The Forum - Vol. 204 - How Long

“Whatever you choose, however many roads you travel, I hope that you choose not to be a lady. I hope you will find some way to break the rules and make a little trouble out there. And I also hope that you will choose to make some of that trouble on behalf of women." - Nora Ephron

Hello all. Welcome back to The Forum.  Our weekly gathering of men and women who are in, or interested in being in, Domestic Discipline or Female Led Relationships.  I hope you had a good week.

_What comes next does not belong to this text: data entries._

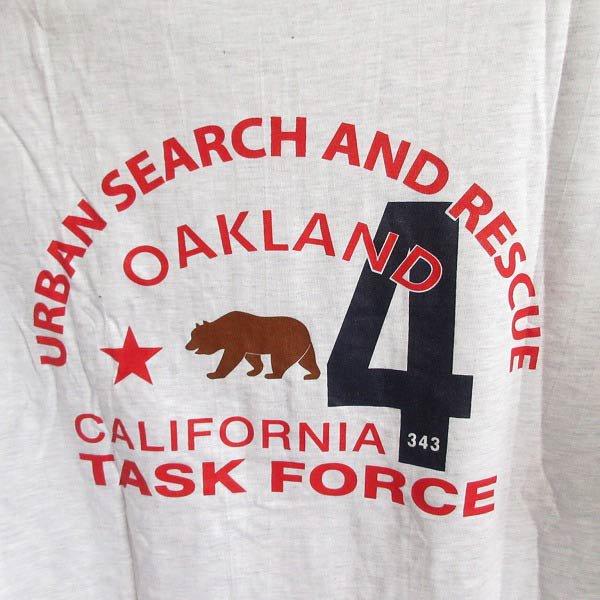 新品/アメリカ/カリフォルニア ベア/半袖Tシャツ【XL】カリフォルニア州第4都市捜索救出任務部隊/丸胴/デッドストック/D143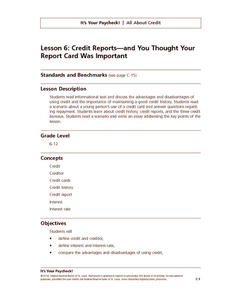 Credit Reports—and You Thought Your Report Card Was Important Lesson Plan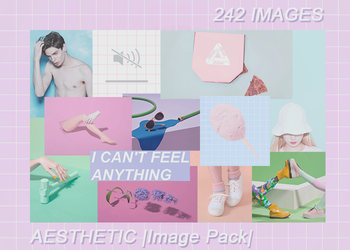 + AESTHETIC (Image Pack) by natieditions00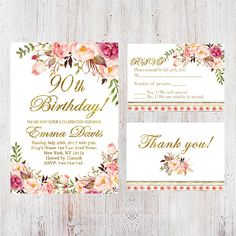 90th birthday party invitations templates free party ideas 90th birthday invitationwomen birthday invitationfloral white women birthday invitefree rsvp filmwisefo
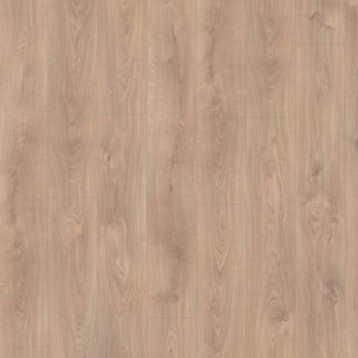 Дуб Анува Wood Style Viva 33 класс/10 мм, ламинат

This could end up being a pretty painful weekend for me. It was one of those weeks where I let myself get far out on a limb where behavior is concerned.  Typically, I wait for her to take the initiative in ordering punishment, but this time I felt like I really needed to take responsibility proactively.  So, I sent her a journal entry reminding her that for one of these behaviors, the rule we agreed to is that it would result in multiple spankings, delivered within hours or a day or two of each other, in order to really drive the point home.  We talked about "multiples" some time ago, so I'm not going to use it as this week's topic, though it is very much on my mind as I sit here this morning, wondering how I will be sitting come Sunday or Monday.  As I think I said when we explored this as a topic, she really has not used multiple spankings much.  I think maybe once over the course of our DD relationship, and that time in a limited way.  So, I am not really mentally prepared for this, and I am expecting the worst and going through the whole butterflies in my stomach thing.  I thought she might start last night, but she didn't let me in on her plans, so I went to bed nervous and full of anxiety about what this weekend may bring.  But, enough of that for now.

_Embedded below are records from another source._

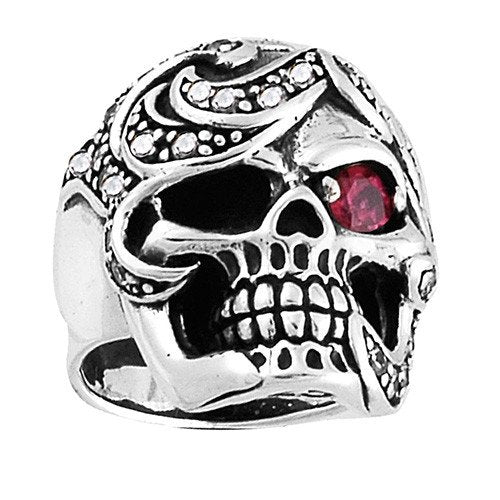 Skull Ring With Ruby Red Stone Eye And Clear Stones Around The Head (131)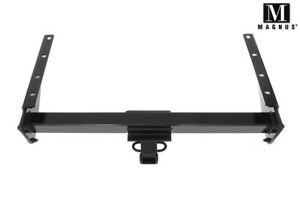 Trailer Towing Hitch Class 3 2 Receiver Tube For Jeep Grand Cherokee
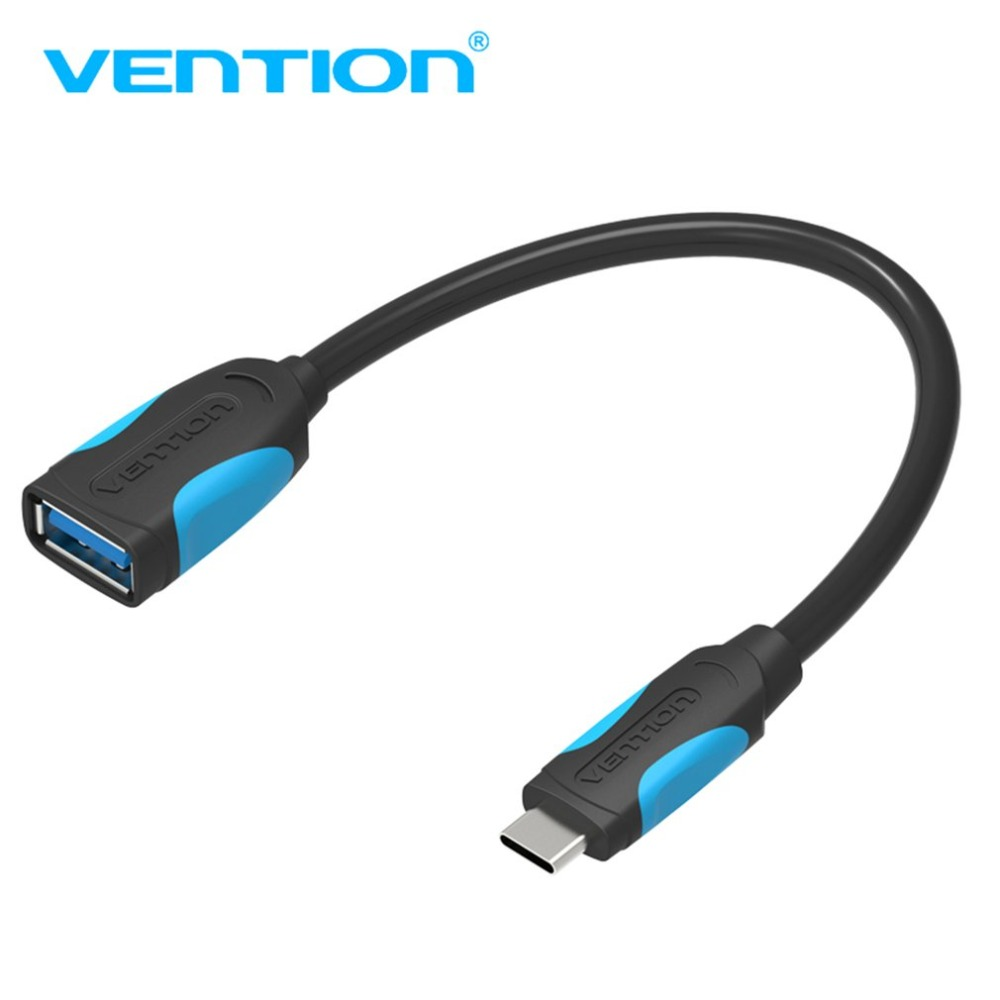 Vention A51 Standard Female USB 3.0 To Male Type-C Fast Speed OTG Data Sync Charger Cable For Mobile Phone PC Plug And Play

This week's topic kind of relates to a comment from Mary on last week's topic.  She said, "It is not how hard the spanking is given, but how long it lasts."  Now, I think her point was more about it making a lasting impression, rather than "lasts" in the temporal sense.  But, when I thought about it, I'm not sure we have ever talked about how long our respective spankings really last in the sense of how long each session actually takes.  When I am bent over the chair or ottoman and taking a very hard paddling or strapping, it seems to take forever.  But, in reality I am sure the whole thing takes well under 10 minutes.  Probably more like five or six.  But, I've never actually timed one.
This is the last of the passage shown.